La chaussure, le chapeau, le parapluie ont des atouts très différents, qui changent ou peuvent changer avec les transformations des modes de vie, comme la lente disparition du chapeau au cours du XXe siècle le signale.


Notre temps voit une invention grandissante de techniques nouvelles – de technologies le plus souvent, dont la complexité interne passe évidemment de loin notre coupe-œuf – associées avec leur reproduction et commercialisation à grande échelle. L’objet technique est aussi une marchandise. Sa validité ne dépendra dans un premier temps pas tant des services effectifs qu’il rendra sur le moyen ou long terme, que du fait d’être acheté.
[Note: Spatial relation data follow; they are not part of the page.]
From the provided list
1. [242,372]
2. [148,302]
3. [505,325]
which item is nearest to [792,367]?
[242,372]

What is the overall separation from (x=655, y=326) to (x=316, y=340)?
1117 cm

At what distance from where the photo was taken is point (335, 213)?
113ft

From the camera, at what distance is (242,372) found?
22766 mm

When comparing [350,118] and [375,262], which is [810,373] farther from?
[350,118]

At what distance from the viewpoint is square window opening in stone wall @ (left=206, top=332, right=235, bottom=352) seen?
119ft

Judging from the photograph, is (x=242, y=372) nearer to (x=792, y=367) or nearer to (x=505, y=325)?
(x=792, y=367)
La logique du marché tend à mettre sur le même plan ce qui relève du gadget et ce qui est une technique proprement dite, puisque ce qui importe est uniquement d’écouler une marchandise. L’asymétrie entre le temps de l’achat, qui est instantané, et celui de l’usage effectif, fait que l’on se concentrera davantage sur ce qui peut motiver un achat que sur le bénéfice réel que l’on retirera de l’objet. Un des attraits de la marchandise est sa nouveauté. Les techniques les plus anciennes ne peuvent se prévaloir d’une telle nouveauté. Le regard que l’on porte sur elles peut tourner en constat de désuétude, non parce qu’elles n’apporteraient plus les services habituels, mais parce que d’autres objets les auront remplacées. Le téléphone à fil et le disque vinyle sont de ce genre. Ils sont remplacés parce que l’on s’accorde, sauf quelques irréductibles, à considérer que leur fonction est mieux assurée par d’autres techniques.


Dans l’usage quotidien, les objets technologiques ont souvent doublé les objets techniques ordinaires. Ils sont dans tous les cas plus fragiles, dépendant de sources d’énergie, piles ou secteur, et d’une réparation plus complexe. Il faut de bonnes raisons pour qu’ils s’imposent. Ils le font d’autant plus facilement que l’environnement est riche en possibilités de service, donc urbain. Les piles doivent être rechargées.


A cet égard, la technologie a sur les techniques les plus simples une faiblesse constitutive.


Mais on ne sait jamais si la nouvelle technique prendra, séduira, fera montre de son utilité, ou si elle ne sera qu’un feu de paille. La bataille qui se joue là ne concerne qu’en partie la qualité même de la technique inventée : elle est une question de marché, de désirabilité, d’éviction des produits concurrents, de diffusion. Or la valeur vient du succès de l’échangeabilité maximale. Elle est indifférente au service effectif apporté par l’objet.


Une des conséquences de cette évolution est qu’il devient de plus en plus difficile de discerner la technique du gadget.